Space Needle History: Thursday at the Needle
Knute Berger, Writer-in-Residence
It's been quite a week at the Space Needle in terms of flight.
On Monday, Aug.1, I went to the press conference where the Needle announced it was going to send a private citizen into space as part of its 50th anniversary celebration. The Needle was born to reflect the aspirations of the Space Age, and is still doing so. I had a chance to meet astronaut Buzz Aldrin, one of the first two men on the Moon. He compared a trip up the Needle to a trip into space: "You get to go up and see something that you haven't seen before." It was Aldrin's first visit and he pronounced the view from the Needle "wonderful."
With Aldrin was a civilian astronaut, Richard Garriott, a computer-game millionaire who has been to the International Space Station. He made this observation about space travel based on his 10-day trip: "Going into space once doesn't satiate the desire." Everyone who has been wants to go back.
Today, I'm on the Observation Deck with visitors and we're watching the Navy's Blue Angels jets fly over Seattle, practicing their stunts for Seafair. It's amazing to see them in formation against Mt. Rainier, then fly below eye level behind Capitol and First Hills leaving only a trail of drifting smoke to mark their path before they emerge, rise, then turn over downtown. The Needle is an amazing place to watch them perform.

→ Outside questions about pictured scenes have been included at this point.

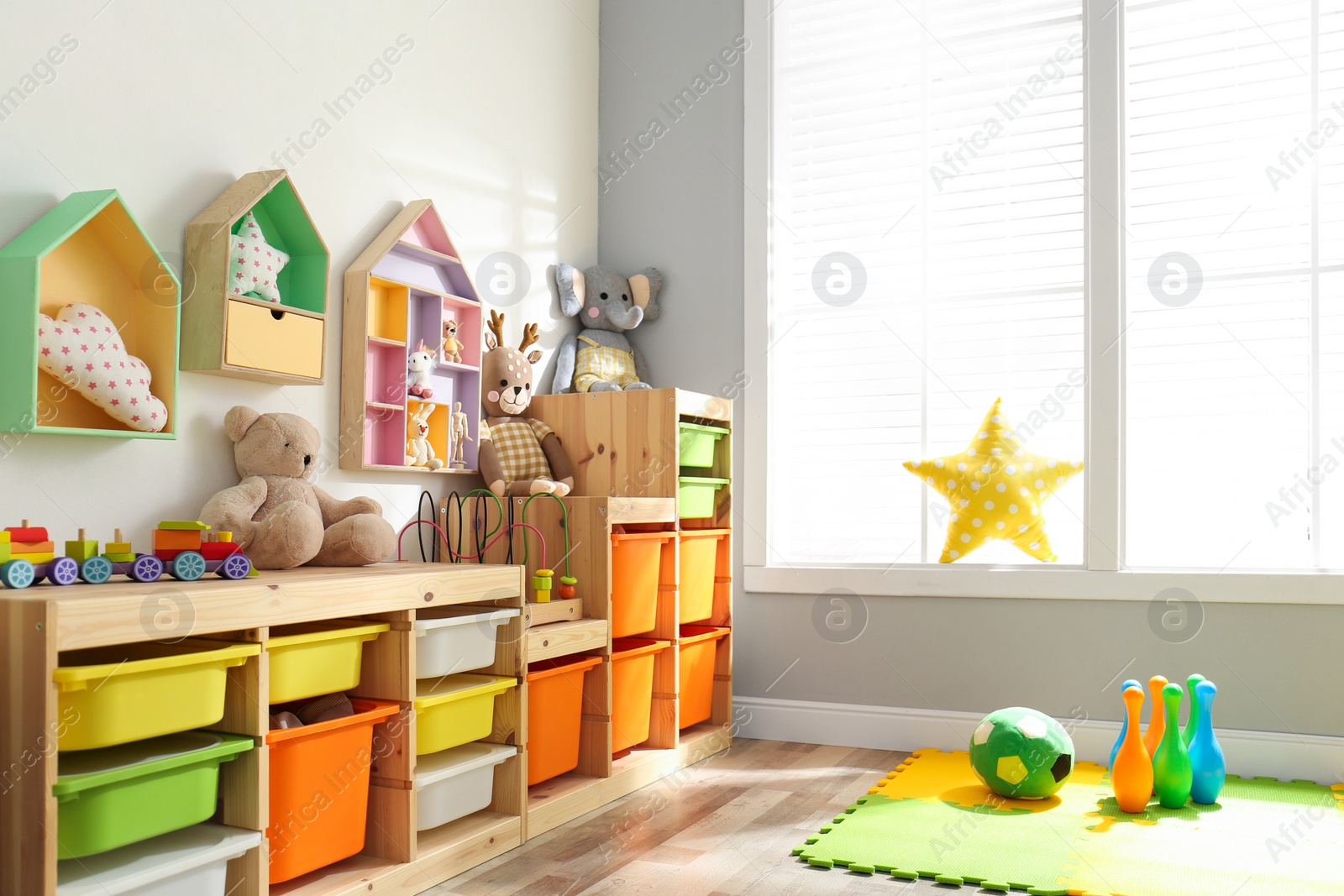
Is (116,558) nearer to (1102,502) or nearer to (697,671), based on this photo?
(697,671)

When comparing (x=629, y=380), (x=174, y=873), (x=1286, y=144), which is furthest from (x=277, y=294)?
(x=1286, y=144)

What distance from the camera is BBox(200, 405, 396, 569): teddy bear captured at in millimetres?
2018

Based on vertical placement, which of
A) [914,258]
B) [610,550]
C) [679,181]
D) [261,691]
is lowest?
[261,691]

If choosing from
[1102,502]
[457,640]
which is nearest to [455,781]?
[457,640]

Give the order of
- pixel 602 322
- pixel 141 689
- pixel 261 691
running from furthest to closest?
pixel 602 322 → pixel 261 691 → pixel 141 689

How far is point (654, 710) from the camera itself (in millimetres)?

The Needle has many connections with flight, and two others come to mind as I sit here. On September 15, 1962, the World's Fair had a single-day record attendance of 106,860 visitors. One of the huge draws was another, Blue Angels flying team putting on a show overhead: The Royal Canadian Air Force Golden Hawks. All of this was part of a Canadian military pageant the Canadian Tattoo that drew tens of thousands of people to the fair to watch military bands, bag pipers and Mounties on horseback perform in Memorial Stadium. It was a great show above and below.
Two days later, a jet landed in Seattle carrying trained homing pigeons that were going to be released by a former Playboy Playmate who worked at the fair, Christa Speck (she was hostess at an adult puppet show on Show Street). What was called the World's Fair Unlimited Pigeon Rally would start from the top of the Needle. The idea was that the pigeons would race back home to Minnesota carrying microfilm messages as a way to commemorate the role of carrier pigeons in wartime. In fact at Woodland Park Zoo lived Geronimo, the last surviving WWII pigeon, who was turning 20. The promotion was champagne fueled. Half of the 51 pigeons released were named after local media personalities.
When the pigeons were released on Sept. 20, they surprised the champagne-soaked observers. ""Instead of heading east, the birds circled the Space Needle for a moment and then flew west to disappear over downtown Seattle. 'Back to Pioneer Place' someone quipped."
The Blue Angels seem to have better radar.